Sixth, Please note that it is not appropriate to request a transfer and then, after receiving the transfer, delete that page and substitute it with a new memorial that you have created. This practice denies credit to the original contributor. Please use the original memorial page to make updates and add information.
NOTE: If you are unable to edit a memorial after it has been transferred to your account, try logging out of Find A Grave then logging back in.”
The same applies to a memorial for one of my mother’s brothers. Personally, I find this a bit distressing. I have, needless to say, requested the memorials be transferred to my name.
The second incident involved a photograph of my great grandparents headstone. Yes, I did request through Find-a-Grave that someone photograph the memorial for me – though in the future I’ll organise it myself – and a photographer snapped it for me. When checking out the shot, I noticed that to the right, and in shot, another Barron memorial. I cropped the picture, and added the edited photograph to his memorial on the site. Naturally, within the hour, the photographer contacted me, reminding me that the photo was hers, and I was in breach of the apps photographs policy. I apologised, and removed the “offending” photo’s. But then I started thinking about it. I am the first to acknowledge the intellectual property rights of artists, and perhaps that is what niggles me! It s not as though she had photographed her own families graves. Again, this was a memorial with no connection to her whatsoever, total strangers who are nothing more than hames carved into stone. In a just world, the copyright on these types of ohotographs would be turned over – lock, stock & barrel – to the family of the graves photographed. I feel it is only just to do so, instead of blithly crying thief, and grasping control of the material.
Everybody involved in the distribution of family history information and documents greedily has their hands out these days.

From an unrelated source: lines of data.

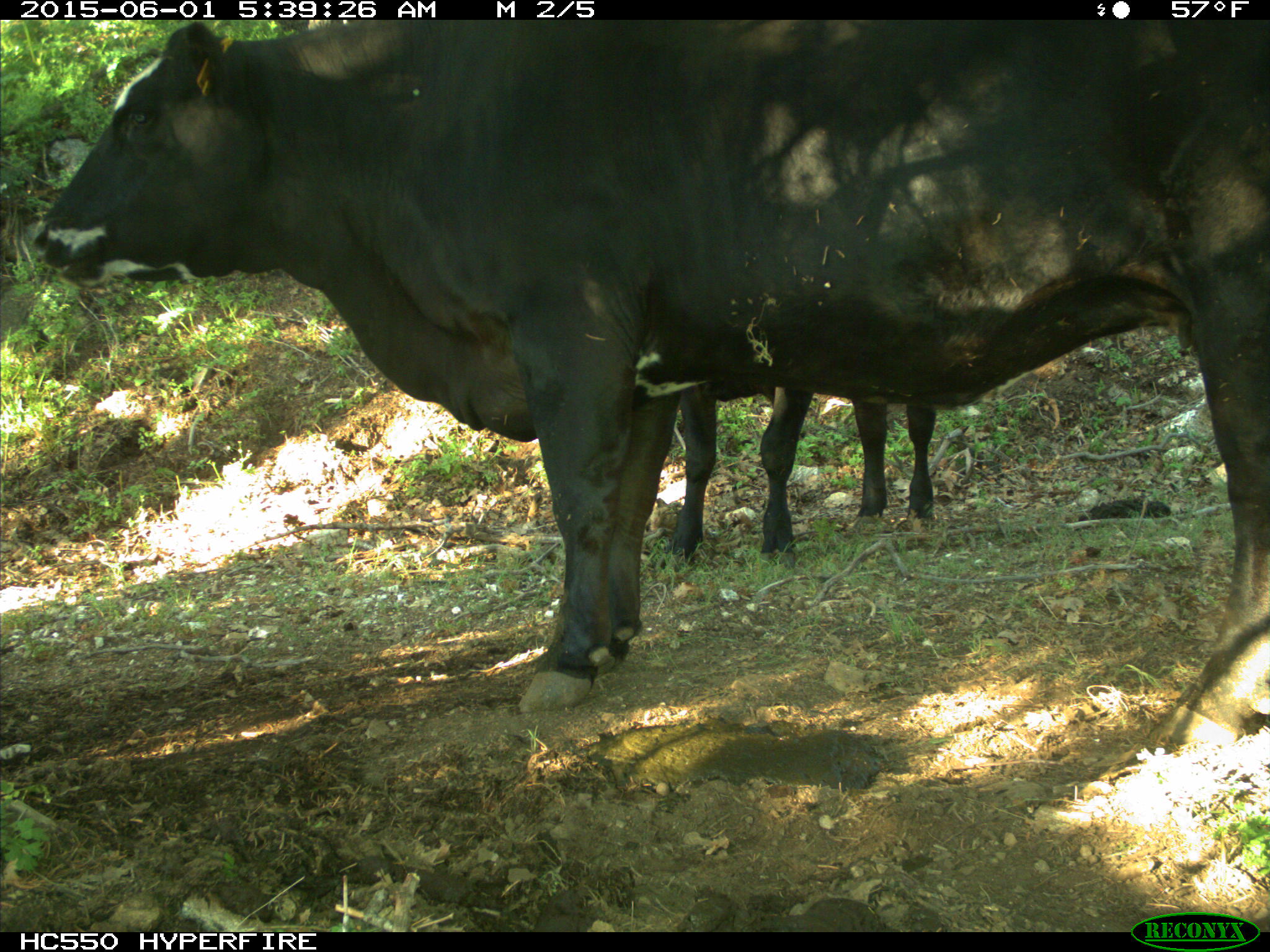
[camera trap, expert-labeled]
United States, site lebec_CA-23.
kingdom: Animalia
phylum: Chordata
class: Mammalia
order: Artiodactyla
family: Bovidae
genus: Bos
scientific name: Bos taurus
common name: domestic cow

Anything advertised as “free” will only give you the bare bones. If you want the body and soul…fork out the money, honey! Even to look and see if there is any material pertaining to your family will cop you a fee on some sites. If there are records being held, it will cost you even more. Subscriptions to genealogy sites like Ancestry don’t come cheap, and often come with a catch 22. I subscribe to record collections of Australia and United Kngdom on Ancestry. Very little of my family history resides in America, and to add America to my subscription adds a lot to its cost, with little value, in my view. So I get my records from Australa and the UK within my monthly fee, but for any of the rest of the world I pay per record – which can be anything from $1.49 to $2.49 per record. In the meantime, Ancestry has access to all the information that goes onto my tree – for which they pay…zilch!
So, it would appear that we don’t own any of our family history, except that that can be added from personal or family recollection. It would appear that our families are owned by bureaucrats, big business, ancestry sights, photographers, apps, and just about anyone else who can make a quid out of it. There are even people with family tree’s who think that those accessing information from it should pay! For the record – if you want information from mine…help yourself. If others can benefit from my research, then good!
In many respects, it us appalling that others can lay claim to our family name, our family history. It is appalling that we often have to say “no” to accessing a snippet of information, as the cost is too high. Unfortunately, we live in a greedy, grasping world. Our relatives would literally “turn in their graves” if they knew. Just as well they don’t!